═════ Текст для чтения
Я сидел как раз за Виктором Антоновичем Садовничим, который на этот раз меня узнал и поговорил. Так как я держал в руках свою книгу «Далекое как близкое», которую собирался подарить Пьявко, то пришлось показать. А там есть снимок и самого Садовничего. Дальше разговорились о том, что я пишу, и вышли на «Марбург». А Садовничий, оказывается, хорошо знает и Барбару Кархоф. Пообещал на днях эти книги ему завезти.

14 марта, среда. Сегодня к В.С. поехал Витя, ему ее кормить и развлекать. Она уже ходит и значительно лучше говорит. У меня в три часа защита дипломных работ. Все осложнилось тем, что приболел Андрей Михайлович. Защищались драматурги и публицисты. На этот раз мне показалось, что публицисты сильнее. Пьесы многословные, жидкие, зато атмосфера, в которой защищались драматурги, была самой апологетической, все семинаристы наперебой расхваливали Вишневскую и ее семинар. Саша Демахин вспомнил, как подходил ко мне, когда поступал сразу и к нам, и в РГГУ. Все-таки я довольно прочно держусь в памяти наших студентов.

Турков все прочел, и мне передали его мнение, что работы «с отличием» он здесь не находит. Я с ним согласился, но под давлением коллектива Демахину «с отличием» все же дали. Он просто самый работающий, собранный и точный, пожалуй, еще и наиболее преданный своей профессии. На защите много говорили о статьях и эссе, которые драматурги приложили к своим работам. Я подумал, что сделали они это не от хорошей жизни.

В «Литгазете» моя статья о В.Г. Распутине. Этот номер – раз на раз не приходится – хорош. Занятно написал о фестивале в Гатчине младший Колпаков, совсем не журналист. Для того, чтобы заниматься этой профессией, у него есть главное: незлобливость и удивительная добросовестность. Понимает также молодой человек в юморе: перечислил всех наших литинститутских студентов и даже написал: «стихи звучали даже в зале игровых автоматов». Фразочка с двойным дном – это прикол, именно из зала игровых автоматов увезли на милицейском броневике Виталика Бондарева.
══════════
● **Суть задания**
Пожалуйста, повторите дословно часть дневниковых записей выше: всё от слов «Турков все прочел, и» и вплоть до слов «от хорошей жизни.».
═════ Данные для проверки
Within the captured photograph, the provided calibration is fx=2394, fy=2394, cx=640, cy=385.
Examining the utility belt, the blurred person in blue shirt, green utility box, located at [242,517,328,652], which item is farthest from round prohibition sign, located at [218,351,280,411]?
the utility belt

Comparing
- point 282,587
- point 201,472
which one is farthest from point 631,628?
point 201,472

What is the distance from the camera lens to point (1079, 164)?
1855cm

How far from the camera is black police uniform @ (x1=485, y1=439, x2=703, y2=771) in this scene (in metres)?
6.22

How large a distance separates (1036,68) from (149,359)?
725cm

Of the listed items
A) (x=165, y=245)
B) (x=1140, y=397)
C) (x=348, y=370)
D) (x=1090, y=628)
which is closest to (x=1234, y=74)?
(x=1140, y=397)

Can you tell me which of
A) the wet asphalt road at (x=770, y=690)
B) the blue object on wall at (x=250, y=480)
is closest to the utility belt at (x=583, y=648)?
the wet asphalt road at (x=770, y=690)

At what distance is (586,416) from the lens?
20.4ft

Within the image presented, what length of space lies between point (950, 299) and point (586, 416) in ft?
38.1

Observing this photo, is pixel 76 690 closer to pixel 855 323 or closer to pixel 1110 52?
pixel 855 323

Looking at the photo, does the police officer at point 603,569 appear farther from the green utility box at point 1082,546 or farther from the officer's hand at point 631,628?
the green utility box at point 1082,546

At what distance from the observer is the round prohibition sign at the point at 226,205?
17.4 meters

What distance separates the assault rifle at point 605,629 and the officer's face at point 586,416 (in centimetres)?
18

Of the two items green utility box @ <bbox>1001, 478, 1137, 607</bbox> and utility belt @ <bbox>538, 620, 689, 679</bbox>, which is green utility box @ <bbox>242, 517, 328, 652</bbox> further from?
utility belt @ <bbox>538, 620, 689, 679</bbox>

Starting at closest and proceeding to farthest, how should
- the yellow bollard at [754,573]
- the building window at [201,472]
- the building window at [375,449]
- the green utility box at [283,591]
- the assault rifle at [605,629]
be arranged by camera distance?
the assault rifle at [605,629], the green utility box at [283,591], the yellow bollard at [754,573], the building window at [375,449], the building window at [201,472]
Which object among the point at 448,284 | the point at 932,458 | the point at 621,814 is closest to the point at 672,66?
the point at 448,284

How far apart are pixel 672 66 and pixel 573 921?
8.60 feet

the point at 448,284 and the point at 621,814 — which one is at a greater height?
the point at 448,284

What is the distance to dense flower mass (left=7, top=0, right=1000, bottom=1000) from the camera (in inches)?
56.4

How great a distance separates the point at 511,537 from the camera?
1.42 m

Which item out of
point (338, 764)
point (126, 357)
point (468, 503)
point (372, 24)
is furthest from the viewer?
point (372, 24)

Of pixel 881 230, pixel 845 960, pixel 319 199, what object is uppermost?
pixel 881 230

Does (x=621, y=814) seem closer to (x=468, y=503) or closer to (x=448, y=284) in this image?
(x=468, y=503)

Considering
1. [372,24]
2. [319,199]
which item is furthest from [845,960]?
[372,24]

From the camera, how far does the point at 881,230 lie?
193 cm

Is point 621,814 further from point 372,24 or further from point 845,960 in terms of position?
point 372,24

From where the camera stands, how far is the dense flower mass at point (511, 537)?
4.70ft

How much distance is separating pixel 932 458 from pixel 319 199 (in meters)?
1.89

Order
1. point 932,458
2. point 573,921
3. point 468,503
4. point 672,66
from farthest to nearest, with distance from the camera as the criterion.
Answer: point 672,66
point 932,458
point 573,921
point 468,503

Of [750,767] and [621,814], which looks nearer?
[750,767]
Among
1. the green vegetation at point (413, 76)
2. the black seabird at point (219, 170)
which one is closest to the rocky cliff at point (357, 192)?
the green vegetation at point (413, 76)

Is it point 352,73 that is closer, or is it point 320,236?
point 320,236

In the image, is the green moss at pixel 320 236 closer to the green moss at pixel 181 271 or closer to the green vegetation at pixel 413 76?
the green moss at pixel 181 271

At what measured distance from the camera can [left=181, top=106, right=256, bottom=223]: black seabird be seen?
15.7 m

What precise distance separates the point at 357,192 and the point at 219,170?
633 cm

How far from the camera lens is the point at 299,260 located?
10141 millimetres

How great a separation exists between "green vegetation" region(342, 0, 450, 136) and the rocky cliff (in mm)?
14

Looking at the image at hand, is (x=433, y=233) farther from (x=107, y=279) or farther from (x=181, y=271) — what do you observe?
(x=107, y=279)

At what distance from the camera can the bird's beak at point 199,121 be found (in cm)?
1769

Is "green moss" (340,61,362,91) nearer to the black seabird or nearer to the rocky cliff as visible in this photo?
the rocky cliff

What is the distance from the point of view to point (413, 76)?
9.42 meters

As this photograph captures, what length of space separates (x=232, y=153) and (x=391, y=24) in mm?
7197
══════════
● **Результат задания**
Турков все прочел, и мне передали его мнение, что работы «с отличием» он здесь не находит. Я с ним согласился, но под давлением коллектива Демахину «с отличием» все же дали. Он просто самый работающий, собранный и точный, пожалуй, еще и наиболее преданный своей профессии. На защите много говорили о статьях и эссе, которые драматурги приложили к своим работам. Я подумал, что сделали они это не от хорошей жизни.